Union Combined Operations in the Civil War studies ten cases in which there were combined Army-Navy operations by Union forces. It’s a unique perspective on a subject that’s been both exhaustively studied and written about.

The Doom of Reconstruction: The Liberal Republicans in the Civil War Era is Andrew Slap’s analysis of the 1872 presidential election–an in-depth look at the struggle between Ulysses S. Grant and Horace Greeley for control of the Republican party. Slap posits, however, that the election represented more than this leadership struggle; rather, it shaped the fate of Reconstruction, and hence, the fate of the nation as a whole.

German-Americans typically don’t figure prominently in conversations about the Civil War. However, in Chancellorsville and the Germans: Nativism, Ethnicity, and Civil War Memory Christian B. Keller presents the infamous Battle of Chancellorsville from the German-American perspective, delving into letters, regimental records, memoirs, and German-language newspapers from the period. The book challenges the misunderstood notion that the Union’s defeat in the battle was largely due to German immigrants fleeing the battle scene and examines the long-lasting effects on German-American identity.

The Great Task Remaining Before Us: Reconstruction as America’s Continuing Civil War examines the monumental impact that the Civil War had on the national political and social landscape, not only during the War, but before and after as well. It dispels the notion that the Civil War ended with General Lee’s surrender and posits that the period known as Reconstruction was just as fraught with racial and political tensions and hatreds as during the War itself.

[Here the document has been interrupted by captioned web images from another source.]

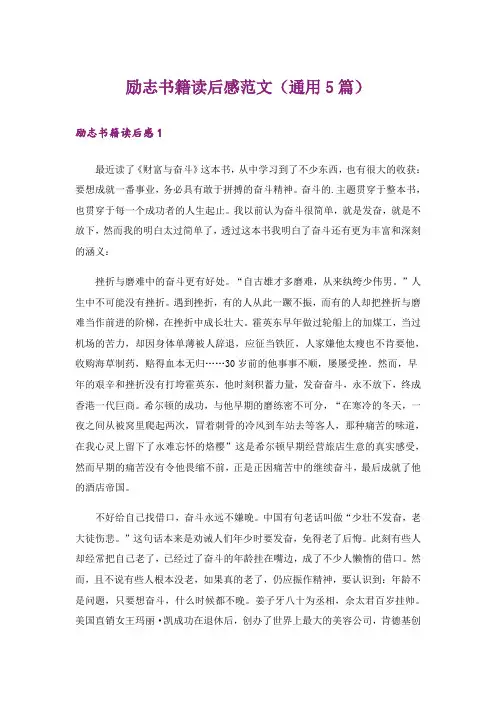 励志书籍读后感范文(通用5篇)_1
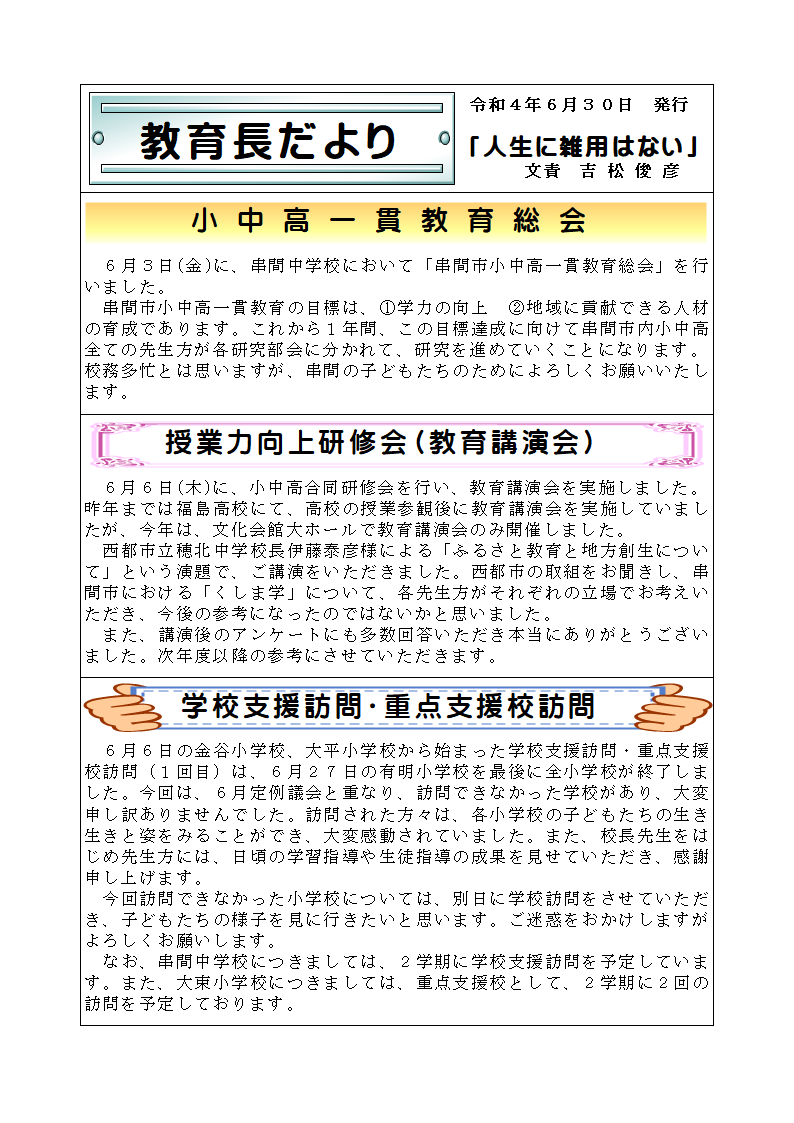 https://www.city.kushima.lg.jp/main/health/upload/37ce03a981d1e53c41fa9b2c90465f6c2334b773.png
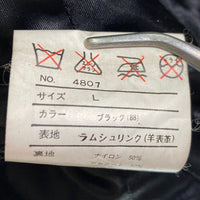 Men’s robo メンズロボ ラムレザージャケット 羊 ブラック sizeL 瑞穂店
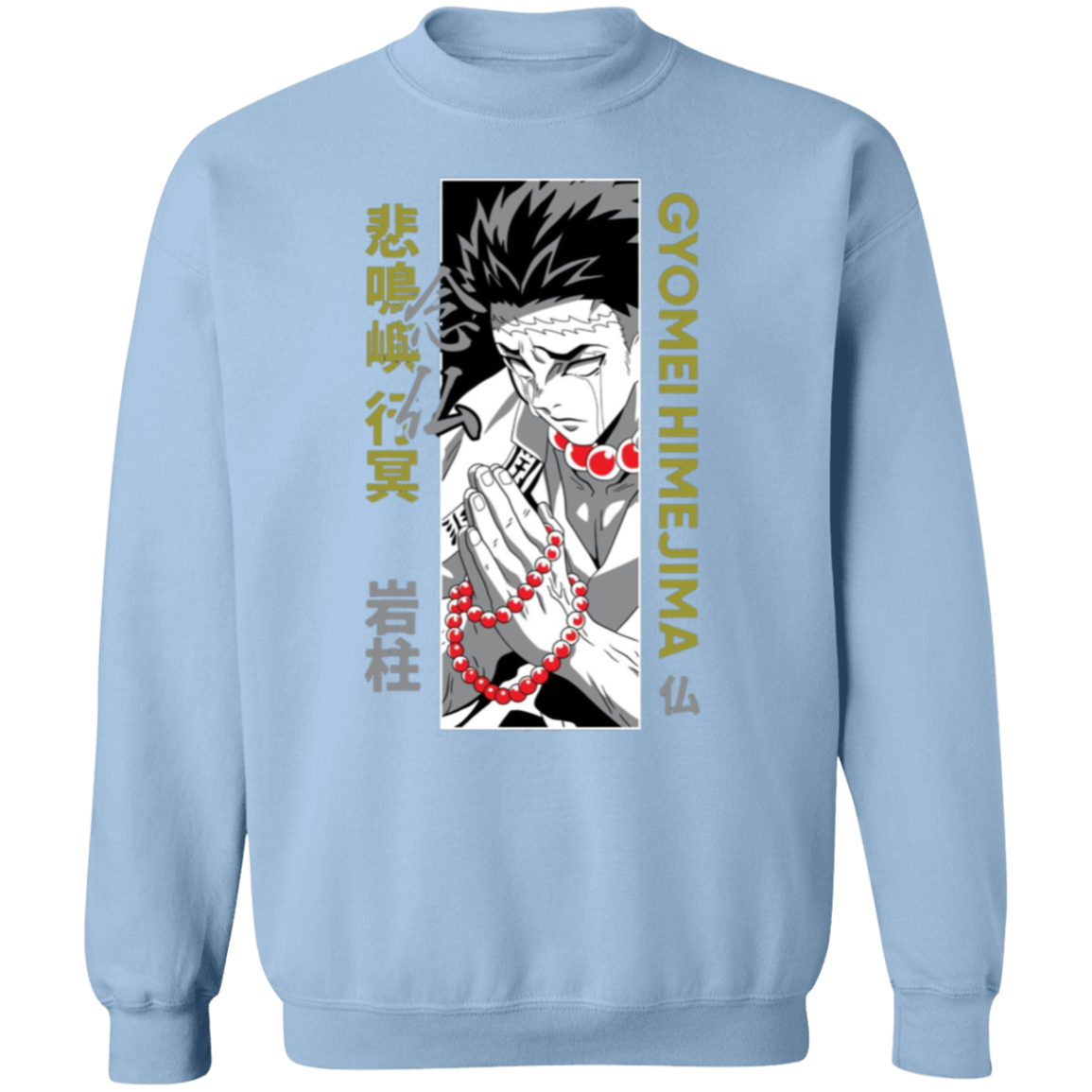 G180 Gildan Crewneck Pullover Sweatshirt - Lasocks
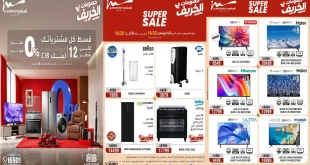 عروض المرشدى اليوم 22 – 25 أكتوبر 2026 على الاجهزة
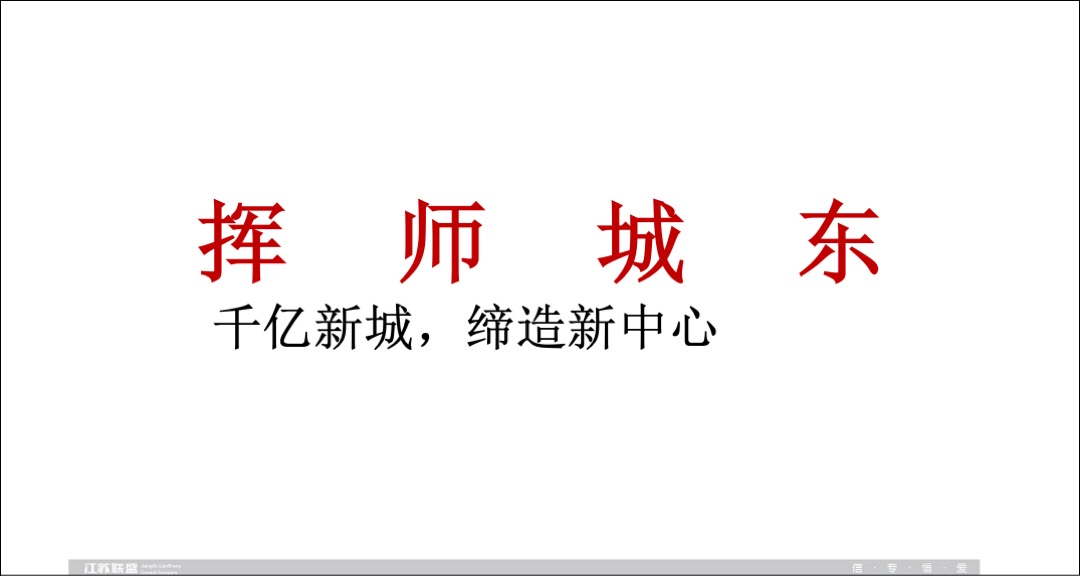 新城控股常州吾悦商业广场策略推广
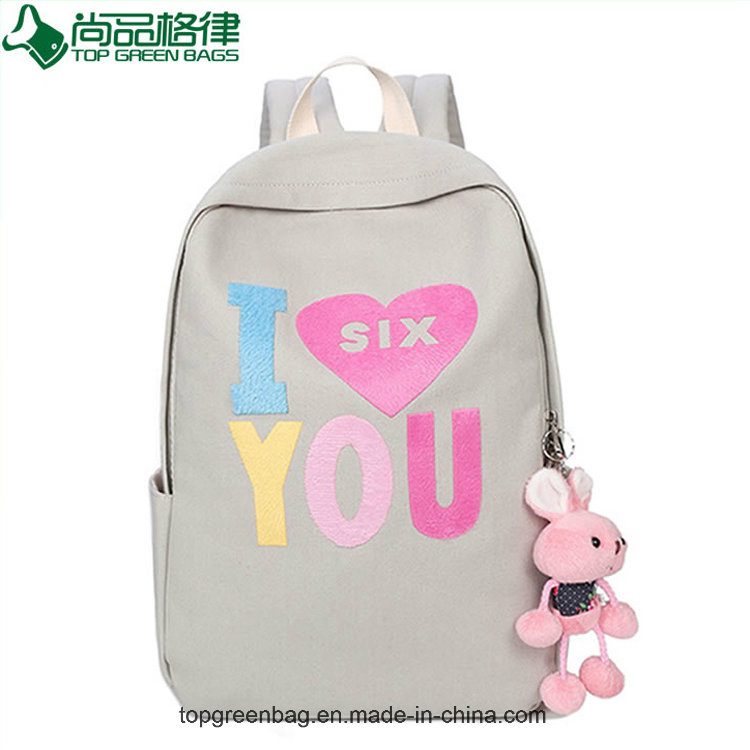 2017 New Style Lovely Polyester Student Backpacks Traveling Backpack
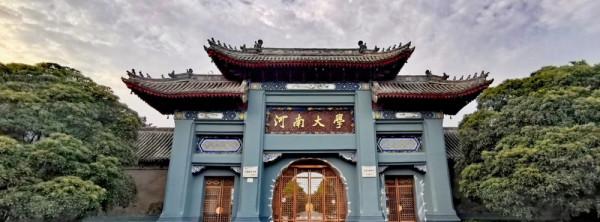 河南省多所大學開學時間公佈了，看看有沒有你所在的學校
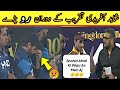 Imran Nazir Emotional Words For Afridi 1  Shahid Afridi Crying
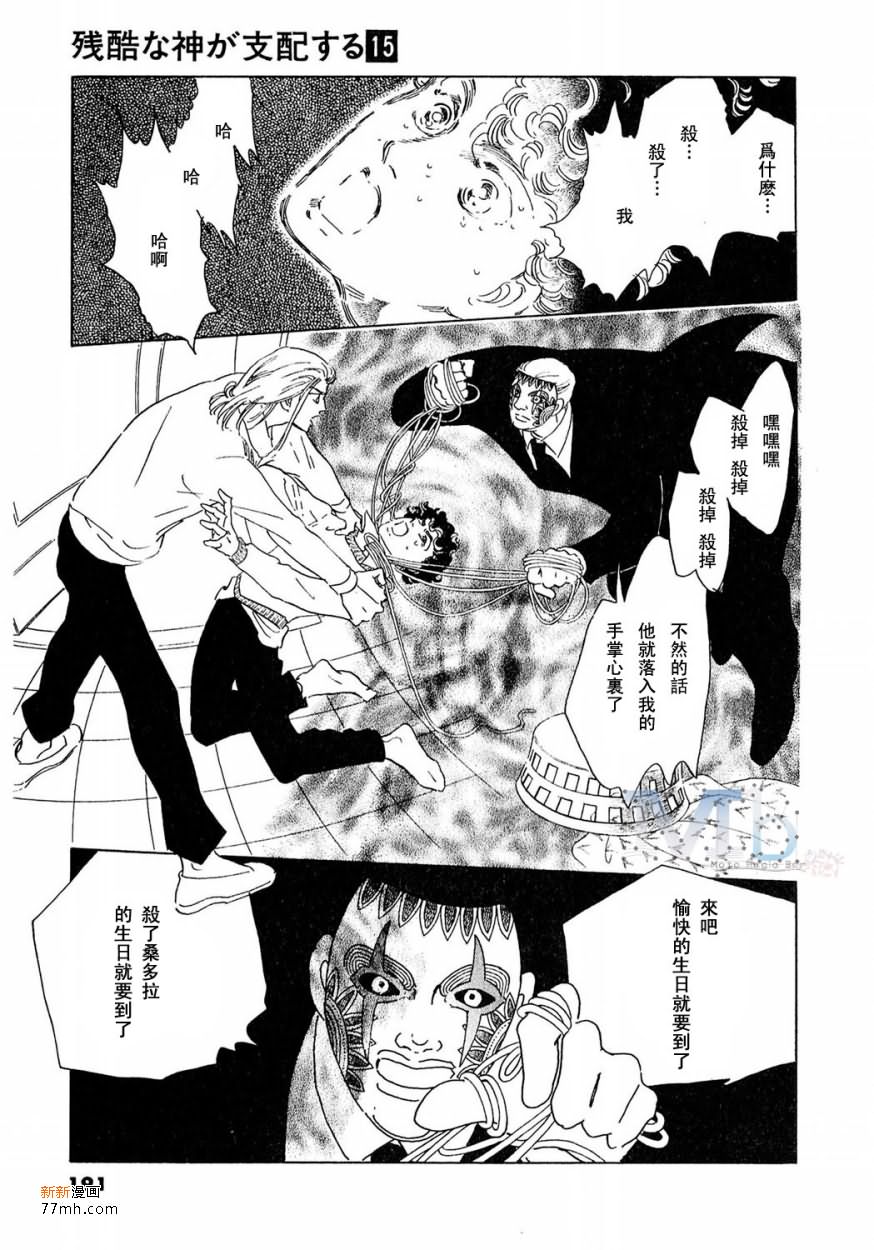 《残酷之神所支配的命运》漫画最新章节 第15话 免费下拉式在线观看章节第【188】张图片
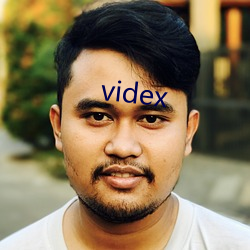 videx （撤离）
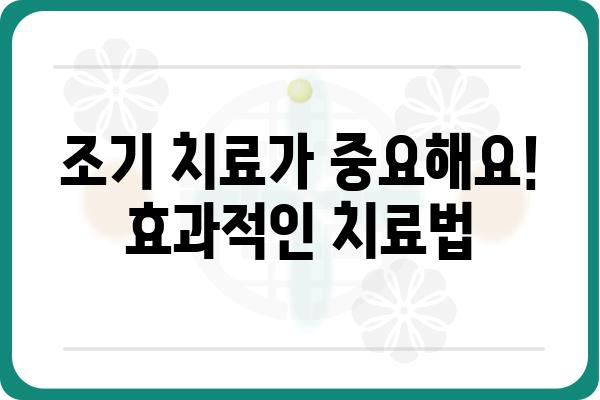 대상포진 초기 증상 완벽 가이드 | 원인, 증상, 진단, 치료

Freedwomen and the Freedmen’s Bureau: Race, Gender, and Public Policy in the Age of Emancipation examines the Bureau of Refugees, Freedmen, and Abandoned Lands (commonly referred to as the “Freedmen’s Bureau”) and its relationship to women during post-Civil War Reconstruction. The Bureau was created and tasked with helping assimilate former slaves into American daily life–a gargantuan task. However, little has been written about the Bureau’s work in relation to the women it directly affected, a fact which Mary Farmer-Kaiser, the book’s author, believes has done a great disservice to the agency, its legacy, and understanding of American history.

Lastly, no study of the Civil War would be complete without a book about Abraham Lincoln. Harold Holzer’s latest, The Lincoln Assassination: Crime and Punishment, Myth and Memory, examines the infamous presidential assassination and its echoing significance throughout American memory and culture. In addition to detailing the assassination, it follows the resulting search and prosecution of the murder conspirators, events which are much more complex than most realize.